1. Plauto (255-184 a.C.), attore e autore di fabulae palliatae, testi teatrali ambientati in Grecia dalla trama complicata che garantisce il lieto fine, non indaga la psicologia dei personaggi, delineandoli come macchiette divertenti: è il caso di questi due schiavi e del miles gloriosus, il protagonista di questa commedia che prende il nome da questa figura di mercenario spaccone, molto diverso dal modello di soldato romano. 2. Oppidum quodvis videtur posse expugnare dolis, “Sembra che qualsiasi fortezza possa essere espugnata con i raggiri” è la morale negativa che regge questa vicenda come si desume da questo brano e dall’intera produzione di Plauto. È a Plauto, infatti, che si deve la massima Homo homini lupus, “L’uomo è lupo all’uomo” che ha utilizzato il filosofo inglese Hobbes (1588-1679).

La morfo-sintassi

3. Il testo appartiene all’età arcaica, presenta forme sincopate come domist per domi est e arcaiche come eae per ei o illic per ille che abbiamo normalizzato per facilitarti. Ecco la traduzione dello scrittore Pier Paolo Pasolini (1922-1975) di due versi di questo testo: E manco so’ tre mesi, ch’è venuto a stà qua! Cià messi tutti sotto; cià sbaraccati, cià! Quali sono i versi tradotti?

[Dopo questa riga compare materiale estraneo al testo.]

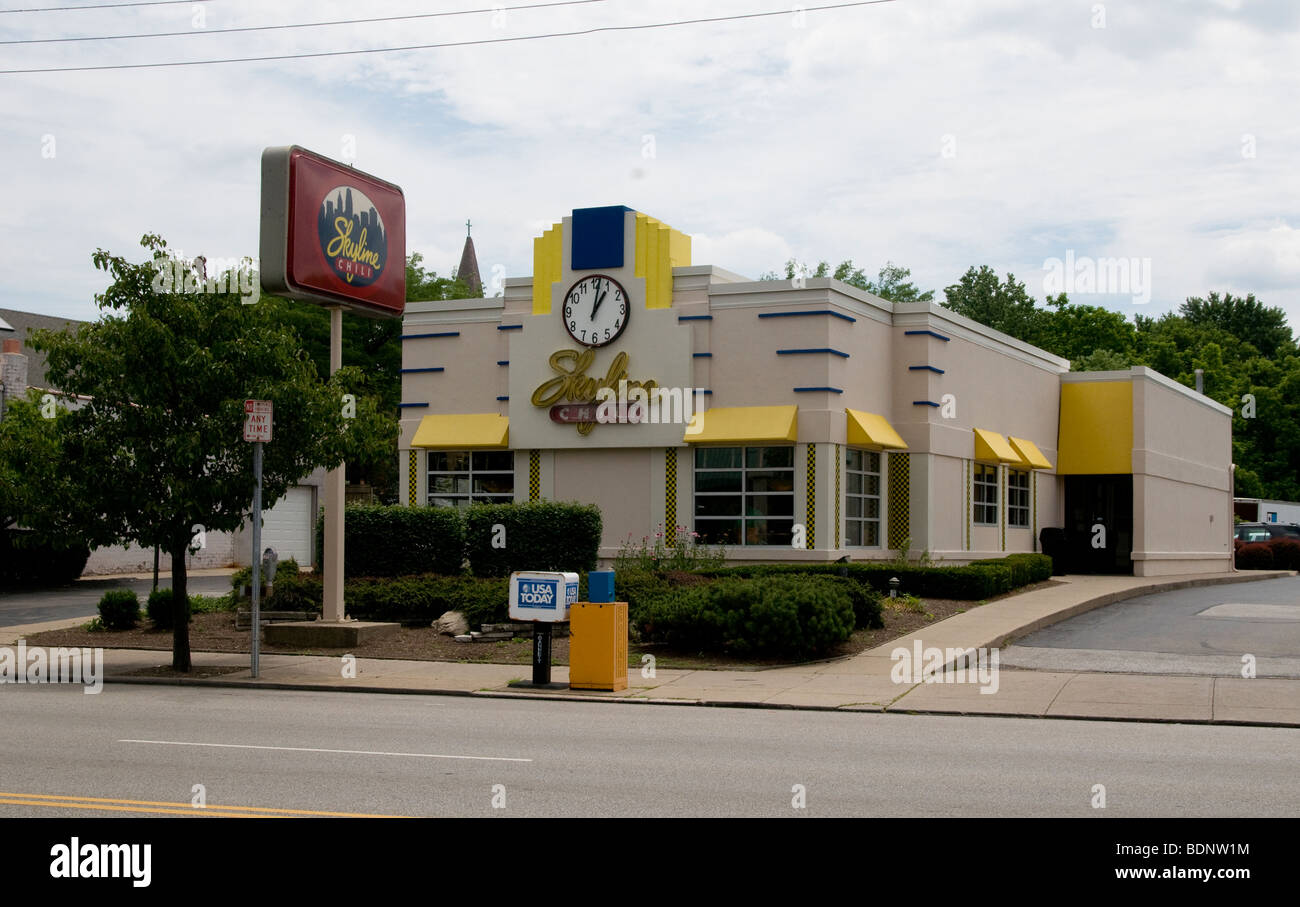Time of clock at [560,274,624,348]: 1:01
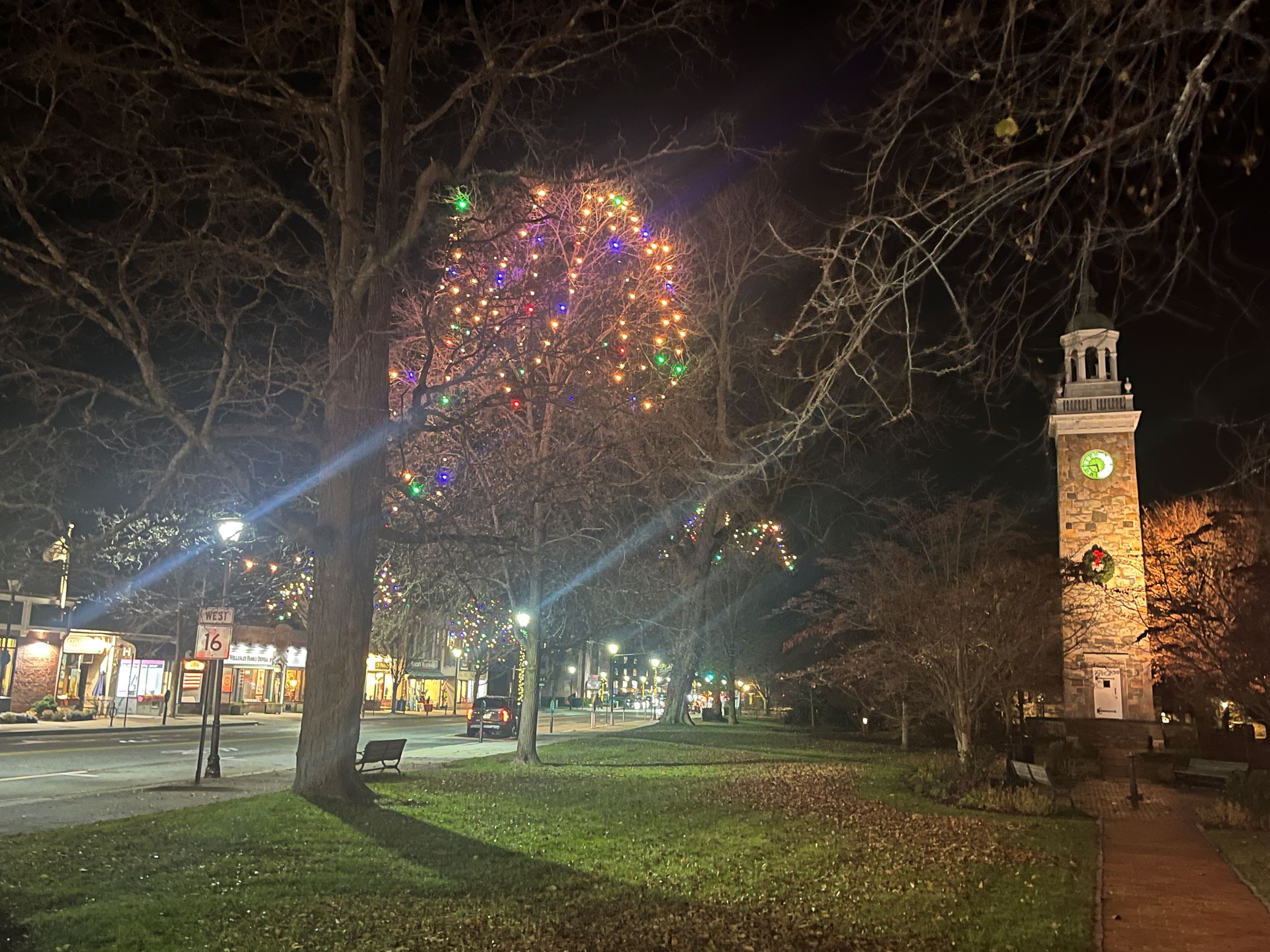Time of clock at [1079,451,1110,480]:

Quali caratteri rivela questa traduzione confrontata con quella che ti abbiamo proposto? 5. Focalizziamo ora l’attenzione sull’uso dell’ablativo e sulle determinazioni di tempo e di luogo: - domo è un ablativo di moto da luogo. Quali sono le eccezioni dei complementi di luogo con la parola domus? - Trasforma dignus verberibus con la relativa corrispondente utilizzando il verbo verbero, -as, -avi, -atum, -are - Trasforma pede al plurale. Che complemento è? - utendos è un gerundivo di un verbo deponente che significa “debbano essere usati”. Qui è costruito in modo assoluto. Che tipo di ablativo regge solitamente?